EXERCISE GOAL » Rewrite these lines with "camera" replaced by "observer" everywhere it appears, leaving everything else unchanged.

### SOURCE MATERIAL ###

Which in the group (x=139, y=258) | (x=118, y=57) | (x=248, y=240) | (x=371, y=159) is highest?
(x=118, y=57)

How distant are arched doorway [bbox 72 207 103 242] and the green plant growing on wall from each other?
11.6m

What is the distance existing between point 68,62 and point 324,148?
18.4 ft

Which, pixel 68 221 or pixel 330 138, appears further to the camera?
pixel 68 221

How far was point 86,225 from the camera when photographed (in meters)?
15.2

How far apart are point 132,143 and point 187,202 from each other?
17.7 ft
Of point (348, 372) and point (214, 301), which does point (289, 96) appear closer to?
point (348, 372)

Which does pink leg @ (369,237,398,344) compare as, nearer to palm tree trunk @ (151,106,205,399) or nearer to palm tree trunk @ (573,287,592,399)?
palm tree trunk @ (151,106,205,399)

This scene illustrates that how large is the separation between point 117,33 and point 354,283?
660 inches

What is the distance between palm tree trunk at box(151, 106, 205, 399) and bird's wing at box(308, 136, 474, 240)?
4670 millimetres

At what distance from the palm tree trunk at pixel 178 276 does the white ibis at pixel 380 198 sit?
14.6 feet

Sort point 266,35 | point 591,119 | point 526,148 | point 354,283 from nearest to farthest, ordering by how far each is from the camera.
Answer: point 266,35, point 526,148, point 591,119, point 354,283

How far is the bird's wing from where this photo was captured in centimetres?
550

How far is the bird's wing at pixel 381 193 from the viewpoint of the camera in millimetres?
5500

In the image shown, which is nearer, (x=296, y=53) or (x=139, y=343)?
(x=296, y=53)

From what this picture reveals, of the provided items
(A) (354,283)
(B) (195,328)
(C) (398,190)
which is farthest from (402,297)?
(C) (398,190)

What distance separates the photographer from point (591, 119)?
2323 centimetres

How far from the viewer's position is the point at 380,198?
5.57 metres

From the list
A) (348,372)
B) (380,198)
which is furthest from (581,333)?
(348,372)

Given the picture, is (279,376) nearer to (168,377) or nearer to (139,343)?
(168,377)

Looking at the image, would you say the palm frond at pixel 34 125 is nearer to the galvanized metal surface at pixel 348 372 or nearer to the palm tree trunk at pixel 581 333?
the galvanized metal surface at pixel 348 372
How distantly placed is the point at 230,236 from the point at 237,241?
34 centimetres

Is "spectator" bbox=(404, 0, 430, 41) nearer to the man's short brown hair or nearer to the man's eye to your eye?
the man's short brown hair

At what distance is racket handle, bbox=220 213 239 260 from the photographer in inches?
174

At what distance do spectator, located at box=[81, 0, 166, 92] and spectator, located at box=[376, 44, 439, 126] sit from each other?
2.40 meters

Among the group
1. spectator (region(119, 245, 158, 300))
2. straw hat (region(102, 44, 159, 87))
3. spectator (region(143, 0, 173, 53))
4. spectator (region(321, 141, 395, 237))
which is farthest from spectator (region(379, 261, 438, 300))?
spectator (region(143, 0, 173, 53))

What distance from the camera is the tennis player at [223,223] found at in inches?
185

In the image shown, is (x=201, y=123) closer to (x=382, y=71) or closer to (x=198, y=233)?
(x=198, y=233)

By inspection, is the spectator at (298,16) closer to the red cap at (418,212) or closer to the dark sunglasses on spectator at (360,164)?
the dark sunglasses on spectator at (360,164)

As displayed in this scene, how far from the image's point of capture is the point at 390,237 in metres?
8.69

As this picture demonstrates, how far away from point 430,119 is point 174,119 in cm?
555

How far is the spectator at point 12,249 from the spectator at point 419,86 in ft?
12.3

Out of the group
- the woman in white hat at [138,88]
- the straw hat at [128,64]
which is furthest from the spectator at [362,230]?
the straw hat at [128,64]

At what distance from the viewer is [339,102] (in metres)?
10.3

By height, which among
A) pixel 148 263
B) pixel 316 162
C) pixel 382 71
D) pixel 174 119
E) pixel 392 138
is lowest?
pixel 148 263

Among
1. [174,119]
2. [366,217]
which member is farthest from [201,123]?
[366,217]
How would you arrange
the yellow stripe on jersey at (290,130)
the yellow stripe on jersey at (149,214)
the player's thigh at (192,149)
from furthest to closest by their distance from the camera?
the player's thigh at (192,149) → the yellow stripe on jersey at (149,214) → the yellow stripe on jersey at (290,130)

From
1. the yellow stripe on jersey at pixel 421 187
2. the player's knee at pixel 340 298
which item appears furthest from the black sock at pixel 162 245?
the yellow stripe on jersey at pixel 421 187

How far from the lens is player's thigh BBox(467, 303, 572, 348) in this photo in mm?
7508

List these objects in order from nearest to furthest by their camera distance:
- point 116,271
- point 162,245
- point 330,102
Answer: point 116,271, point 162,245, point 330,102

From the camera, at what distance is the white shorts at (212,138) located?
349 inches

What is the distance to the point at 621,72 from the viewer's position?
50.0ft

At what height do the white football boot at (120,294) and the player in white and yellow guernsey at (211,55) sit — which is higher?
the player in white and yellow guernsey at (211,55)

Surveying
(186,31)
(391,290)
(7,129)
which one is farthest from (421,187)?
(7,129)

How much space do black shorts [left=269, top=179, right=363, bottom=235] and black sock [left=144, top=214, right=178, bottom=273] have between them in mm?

###

EXERCISE OUTPUT »
Which in the group (x=139, y=258) | (x=118, y=57) | (x=248, y=240) | (x=371, y=159) is highest?
(x=118, y=57)

How distant are arched doorway [bbox 72 207 103 242] and the green plant growing on wall from each other?
11.6m

What is the distance existing between point 68,62 and point 324,148?
18.4 ft

Which, pixel 68 221 or pixel 330 138, appears further to the observer?
pixel 68 221

How far was point 86,225 from the observer when photographed (in meters)?
15.2

How far apart are point 132,143 and point 187,202 from each other?
17.7 ft
Of point (348, 372) and point (214, 301), which does point (289, 96) appear closer to?
point (348, 372)

Which does pink leg @ (369,237,398,344) compare as, nearer to palm tree trunk @ (151,106,205,399) or nearer to palm tree trunk @ (573,287,592,399)?
palm tree trunk @ (151,106,205,399)

This scene illustrates that how large is the separation between point 117,33 and point 354,283?
660 inches

What is the distance between palm tree trunk at box(151, 106, 205, 399) and bird's wing at box(308, 136, 474, 240)?
4670 millimetres

At what distance from the palm tree trunk at pixel 178 276 does the white ibis at pixel 380 198 sit?
14.6 feet

Sort point 266,35 | point 591,119 | point 526,148 | point 354,283 from nearest to farthest, ordering by how far each is from the observer.
Answer: point 266,35, point 526,148, point 591,119, point 354,283

How far is the bird's wing from where this photo was captured in centimetres?
550

How far is the bird's wing at pixel 381 193 from the viewpoint of the observer in millimetres?
5500

In the image shown, which is nearer, (x=296, y=53) or (x=139, y=343)?
(x=296, y=53)

From what this picture reveals, of the provided items
(A) (354,283)
(B) (195,328)
(C) (398,190)
which is farthest from (402,297)?
(C) (398,190)

What distance separates the photographer from point (591, 119)?
2323 centimetres

How far from the viewer's position is the point at 380,198?
5.57 metres

From the list
A) (348,372)
B) (380,198)
which is furthest from (581,333)?
(348,372)

Given the picture, is (279,376) nearer to (168,377) or nearer to (139,343)?
(168,377)

Looking at the image, would you say the palm frond at pixel 34 125 is nearer to the galvanized metal surface at pixel 348 372 or nearer to the palm tree trunk at pixel 581 333?
the galvanized metal surface at pixel 348 372
How distantly placed is the point at 230,236 from the point at 237,241?
34 centimetres

Is "spectator" bbox=(404, 0, 430, 41) nearer to the man's short brown hair or nearer to the man's eye to your eye?
the man's short brown hair

At what distance is racket handle, bbox=220 213 239 260 from the photographer in inches?
174

At what distance do spectator, located at box=[81, 0, 166, 92] and spectator, located at box=[376, 44, 439, 126] sit from each other?
2.40 meters

Among the group
1. spectator (region(119, 245, 158, 300))
2. straw hat (region(102, 44, 159, 87))
3. spectator (region(143, 0, 173, 53))
4. spectator (region(321, 141, 395, 237))
which is farthest from spectator (region(379, 261, 438, 300))?
spectator (region(143, 0, 173, 53))

What distance from the observer is the tennis player at [223,223] found at in inches?
185

In the image shown, is (x=201, y=123) closer to (x=382, y=71) or closer to (x=198, y=233)?
(x=198, y=233)

By inspection, is the spectator at (298,16) closer to the red cap at (418,212) or closer to the dark sunglasses on spectator at (360,164)?
the dark sunglasses on spectator at (360,164)

As displayed in this scene, how far from the image's point of capture is the point at 390,237 in metres?
8.69

As this picture demonstrates, how far away from point 430,119 is point 174,119 in cm?
555

How far is the spectator at point 12,249 from the spectator at point 419,86 in ft?
12.3

Out of the group
- the woman in white hat at [138,88]
- the straw hat at [128,64]
which is furthest from the spectator at [362,230]?
the straw hat at [128,64]

At what distance from the viewer is [339,102] (in metres)?
10.3

By height, which among
A) pixel 148 263
B) pixel 316 162
C) pixel 382 71
D) pixel 174 119
E) pixel 392 138
is lowest?
pixel 148 263

Among
1. [174,119]
2. [366,217]
which member is farthest from [201,123]?
[366,217]
How would you arrange
the yellow stripe on jersey at (290,130)
the yellow stripe on jersey at (149,214)
the player's thigh at (192,149)
from furthest to closest by their distance from the observer?
the player's thigh at (192,149) → the yellow stripe on jersey at (149,214) → the yellow stripe on jersey at (290,130)

From
1. the yellow stripe on jersey at pixel 421 187
2. the player's knee at pixel 340 298
which item appears furthest from the black sock at pixel 162 245?
the yellow stripe on jersey at pixel 421 187

How far from the lens is player's thigh BBox(467, 303, 572, 348) in this photo in mm?
7508

List these objects in order from nearest to furthest by their observer distance:
- point 116,271
- point 162,245
- point 330,102
Answer: point 116,271, point 162,245, point 330,102

From the observer, at what distance is the white shorts at (212,138) located?
349 inches

What is the distance to the point at 621,72 from the viewer's position?
50.0ft

At what height do the white football boot at (120,294) and the player in white and yellow guernsey at (211,55) sit — which is higher?
the player in white and yellow guernsey at (211,55)

Surveying
(186,31)
(391,290)
(7,129)
which one is farthest from (421,187)?
(7,129)

How much space do black shorts [left=269, top=179, right=363, bottom=235] and black sock [left=144, top=214, right=178, bottom=273] have between them in mm?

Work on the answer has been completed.